Mercedes models aren’t moving as fast as they used to in Newport Beach.
Sales tax collections in town appear to be ebbing this year, partly because of a tapering in sales of high-end cars such as Mercedes-Benz and Tesla.
City officials say it’s no cause for alarm — projected revenue is still growing year over year, just not as quickly as once expected.
In a report prepared this month for the Newport Beach Finance Committee summarizing the performance of the city’s top three revenue sources — property, sales and hotel bed taxes — city Finance Director Dan Matusiewicz said that overall, this fiscal year’s projected general fund revenue of $212.3 million is greater than the $210.2 million that was budgeted.
Projections for the city’s No. 1 source, property taxes, are $99 million, higher than the $97.1 million the city budgeted. If the projection holds true, it would be a 5% increase over last year’s $94.4 million, which was itself an increase over the $88.8 million the year before.
But sales and bed taxes, though also growing, need downward revisions from budgeted amounts.

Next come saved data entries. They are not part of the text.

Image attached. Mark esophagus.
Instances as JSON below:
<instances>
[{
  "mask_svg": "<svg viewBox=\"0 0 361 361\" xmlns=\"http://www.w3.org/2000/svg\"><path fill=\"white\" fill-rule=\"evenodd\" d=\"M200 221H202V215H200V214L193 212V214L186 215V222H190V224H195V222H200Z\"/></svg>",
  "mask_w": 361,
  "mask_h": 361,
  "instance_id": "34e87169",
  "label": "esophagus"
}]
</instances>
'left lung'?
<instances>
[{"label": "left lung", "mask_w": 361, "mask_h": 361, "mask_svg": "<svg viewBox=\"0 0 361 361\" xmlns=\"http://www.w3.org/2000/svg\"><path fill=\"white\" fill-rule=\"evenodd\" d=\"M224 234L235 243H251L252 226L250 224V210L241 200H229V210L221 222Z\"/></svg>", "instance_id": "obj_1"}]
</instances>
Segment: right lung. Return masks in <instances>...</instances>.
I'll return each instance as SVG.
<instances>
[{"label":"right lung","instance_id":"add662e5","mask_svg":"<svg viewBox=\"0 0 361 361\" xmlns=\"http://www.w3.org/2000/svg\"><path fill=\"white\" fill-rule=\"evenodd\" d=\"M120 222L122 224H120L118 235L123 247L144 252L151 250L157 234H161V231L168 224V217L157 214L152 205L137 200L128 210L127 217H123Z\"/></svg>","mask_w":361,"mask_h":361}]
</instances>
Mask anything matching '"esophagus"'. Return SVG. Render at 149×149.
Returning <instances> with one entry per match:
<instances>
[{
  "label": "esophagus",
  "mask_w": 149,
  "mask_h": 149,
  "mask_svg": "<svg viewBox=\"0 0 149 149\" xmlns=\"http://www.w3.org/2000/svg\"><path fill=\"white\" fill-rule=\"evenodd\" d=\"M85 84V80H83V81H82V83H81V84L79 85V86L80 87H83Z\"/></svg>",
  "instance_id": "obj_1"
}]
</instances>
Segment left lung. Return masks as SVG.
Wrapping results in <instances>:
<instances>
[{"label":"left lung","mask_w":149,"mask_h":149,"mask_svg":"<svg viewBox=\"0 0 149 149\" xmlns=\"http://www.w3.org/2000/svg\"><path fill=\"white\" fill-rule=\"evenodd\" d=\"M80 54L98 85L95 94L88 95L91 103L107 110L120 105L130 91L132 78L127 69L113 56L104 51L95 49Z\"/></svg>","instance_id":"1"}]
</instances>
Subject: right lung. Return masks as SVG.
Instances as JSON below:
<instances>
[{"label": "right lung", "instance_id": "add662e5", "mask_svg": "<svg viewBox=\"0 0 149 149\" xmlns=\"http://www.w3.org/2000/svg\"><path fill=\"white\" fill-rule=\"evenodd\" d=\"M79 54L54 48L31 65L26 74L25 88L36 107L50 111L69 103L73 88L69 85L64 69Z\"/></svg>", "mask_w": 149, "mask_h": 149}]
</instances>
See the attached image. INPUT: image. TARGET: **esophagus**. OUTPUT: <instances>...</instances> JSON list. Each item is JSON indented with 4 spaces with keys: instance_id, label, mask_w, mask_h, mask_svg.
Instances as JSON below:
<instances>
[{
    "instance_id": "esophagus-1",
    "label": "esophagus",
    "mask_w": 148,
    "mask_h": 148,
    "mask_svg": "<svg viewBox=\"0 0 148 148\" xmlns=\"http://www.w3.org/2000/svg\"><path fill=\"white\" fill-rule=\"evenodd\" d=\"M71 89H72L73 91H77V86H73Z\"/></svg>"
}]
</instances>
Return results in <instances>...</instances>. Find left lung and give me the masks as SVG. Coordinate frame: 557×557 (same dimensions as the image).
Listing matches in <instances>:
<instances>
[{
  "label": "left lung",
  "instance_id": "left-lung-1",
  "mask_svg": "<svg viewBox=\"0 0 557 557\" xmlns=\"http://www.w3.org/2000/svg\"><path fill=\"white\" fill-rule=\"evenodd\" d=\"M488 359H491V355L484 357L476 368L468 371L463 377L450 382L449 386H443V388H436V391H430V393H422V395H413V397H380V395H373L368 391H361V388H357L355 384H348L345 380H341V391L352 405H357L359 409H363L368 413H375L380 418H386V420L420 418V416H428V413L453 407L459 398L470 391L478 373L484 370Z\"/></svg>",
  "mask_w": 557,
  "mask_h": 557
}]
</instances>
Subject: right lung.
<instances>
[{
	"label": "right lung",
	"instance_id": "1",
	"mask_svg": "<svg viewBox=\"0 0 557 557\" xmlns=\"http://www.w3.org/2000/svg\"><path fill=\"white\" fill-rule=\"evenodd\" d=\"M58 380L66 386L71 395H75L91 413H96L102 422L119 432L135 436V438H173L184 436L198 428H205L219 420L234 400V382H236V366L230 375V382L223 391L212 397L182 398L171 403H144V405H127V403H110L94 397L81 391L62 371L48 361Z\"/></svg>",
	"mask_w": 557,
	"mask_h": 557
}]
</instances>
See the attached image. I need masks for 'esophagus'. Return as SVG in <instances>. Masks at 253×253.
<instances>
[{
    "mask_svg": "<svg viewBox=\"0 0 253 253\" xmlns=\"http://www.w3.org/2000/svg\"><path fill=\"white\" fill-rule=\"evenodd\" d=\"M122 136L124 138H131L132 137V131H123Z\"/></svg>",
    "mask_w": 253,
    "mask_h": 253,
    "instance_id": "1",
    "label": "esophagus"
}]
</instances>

Sales taxes are projected to hit $34.8 million — above last year’s $33.7 million but below this fiscal year’s budgeted $35.9 million. The city report attributed that to a dip in luxury car sales, along with an increase in auto leases and the effects of online shopping.
Similarly, bed taxes, also known as transient occupancy taxes, are projected to hit $23.1 million — above last year’s $22.4 million but below this year’s budgeted $24.3 million.
The growth is slowing as hotel renovations take many rooms out of commission. The Resort at Pelican Hill and The Duke — formerly the Fairmont — recently started remodeling projects that will last through June. The Carlton — formerly the Radisson — has been under renovation for about a year and is expected to be finished in May.
Matusiewicz said the recent report was intended to give the Finance Committee incremental information for easy digestion.